Task to carry out
Give the records again word for word. Leave every picture out.

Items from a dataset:
*-*-*

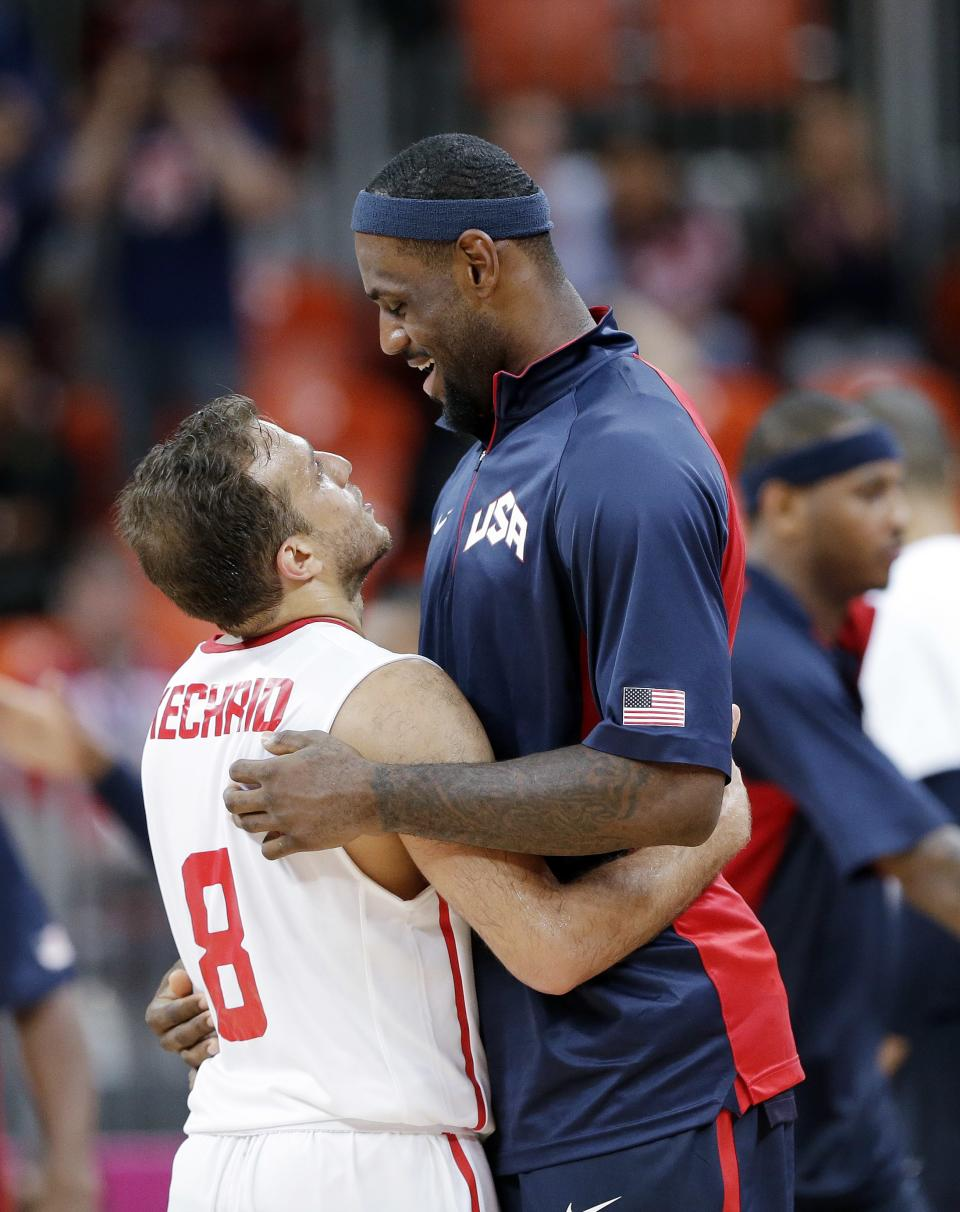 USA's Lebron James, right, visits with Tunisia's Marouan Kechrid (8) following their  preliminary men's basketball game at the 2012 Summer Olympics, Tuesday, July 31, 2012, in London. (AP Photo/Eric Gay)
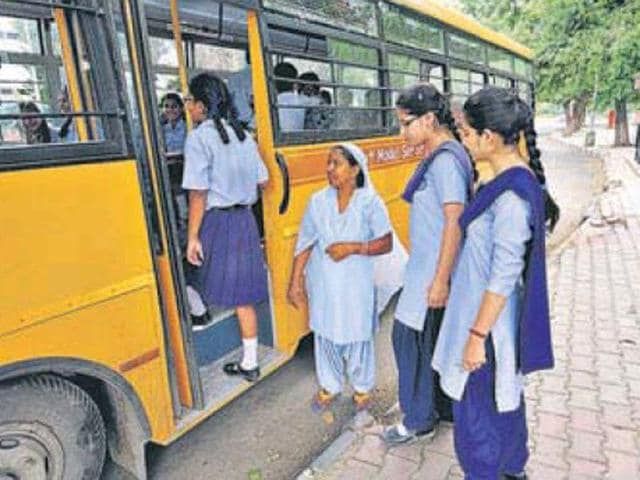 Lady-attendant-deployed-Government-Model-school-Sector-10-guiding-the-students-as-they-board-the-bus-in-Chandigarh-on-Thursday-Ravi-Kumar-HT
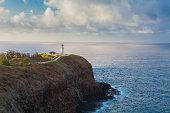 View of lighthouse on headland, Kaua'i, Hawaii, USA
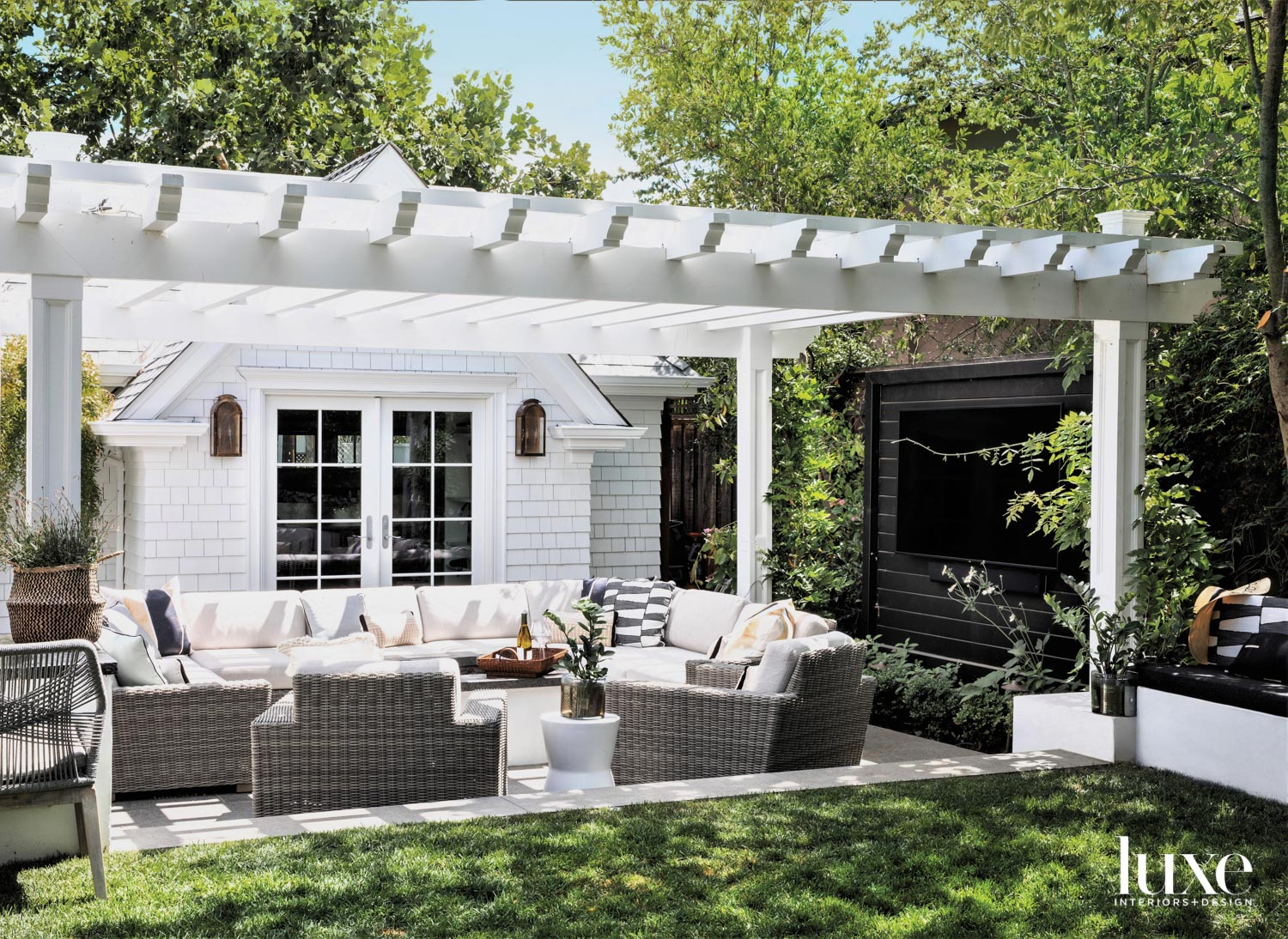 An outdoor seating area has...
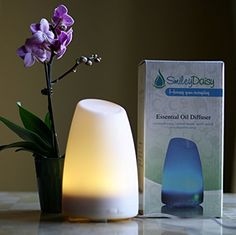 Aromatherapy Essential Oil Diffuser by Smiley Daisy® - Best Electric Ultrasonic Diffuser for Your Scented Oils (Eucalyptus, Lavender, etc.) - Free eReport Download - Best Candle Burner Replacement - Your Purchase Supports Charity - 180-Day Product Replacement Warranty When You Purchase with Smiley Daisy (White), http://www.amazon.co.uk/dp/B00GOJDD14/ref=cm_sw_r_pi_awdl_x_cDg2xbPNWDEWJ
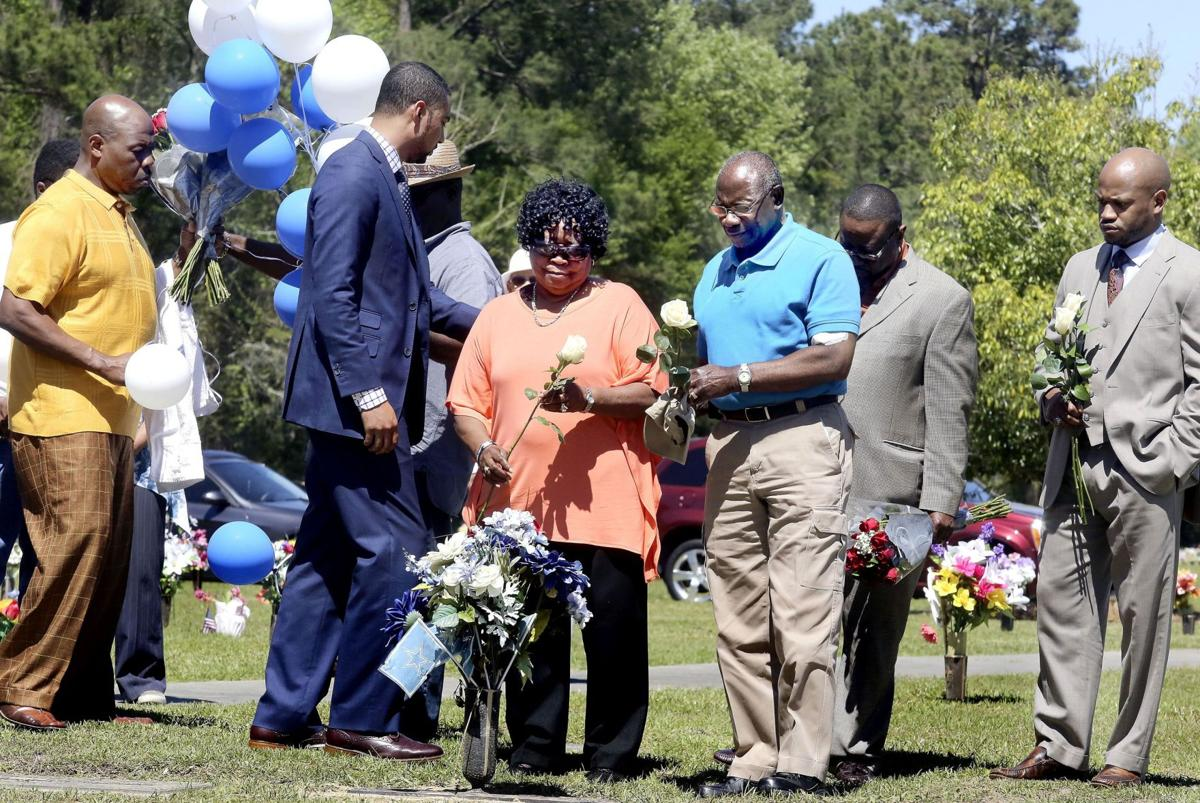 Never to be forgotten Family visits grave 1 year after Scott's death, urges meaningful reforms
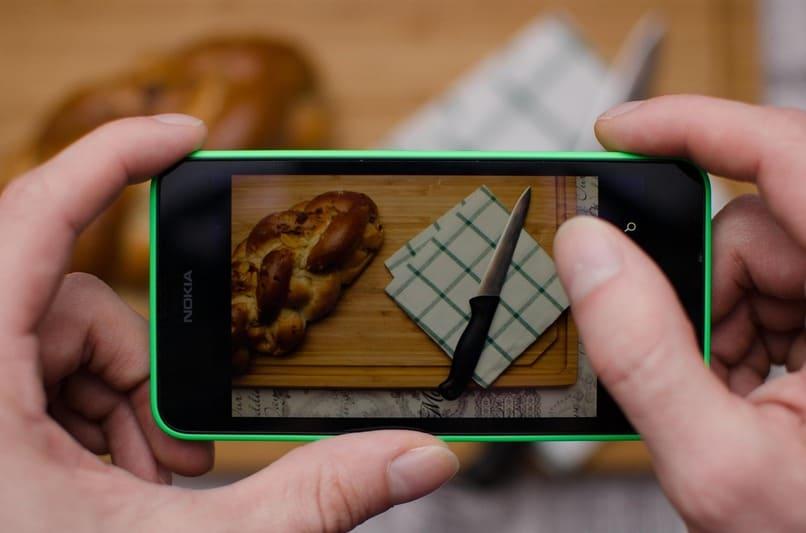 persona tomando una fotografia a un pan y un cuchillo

*-*-*

Response
 USA's Lebron James, right, visits with Tunisia's Marouan Kechrid (8) following their  preliminary men's basketball game at the 2012 Summer Olympics, Tuesday, July 31, 2012, in London. (AP Photo/Eric Gay)
 Lady-attendant-deployed-Government-Model-school-Sector-10-guiding-the-students-as-they-board-the-bus-in-Chandigarh-on-Thursday-Ravi-Kumar-HT
 View of lighthouse on headland, Kaua'i, Hawaii, USA
 An outdoor seating area has...
 Aromatherapy Essential Oil Diffuser by Smiley Daisy® - Best Electric Ultrasonic Diffuser for Your Scented Oils (Eucalyptus, Lavender, etc.) - Free eReport Download - Best Candle Burner Replacement - Your Purchase Supports Charity - 180-Day Product Replacement Warranty When You Purchase with Smiley Daisy (White), http://www.amazon.co.uk/dp/B00GOJDD14/ref=cm_sw_r_pi_awdl_x_cDg2xbPNWDEWJ
 Never to be forgotten Family visits grave 1 year after Scott's death, urges meaningful reforms
 persona tomando una fotografia a un pan y un cuchillo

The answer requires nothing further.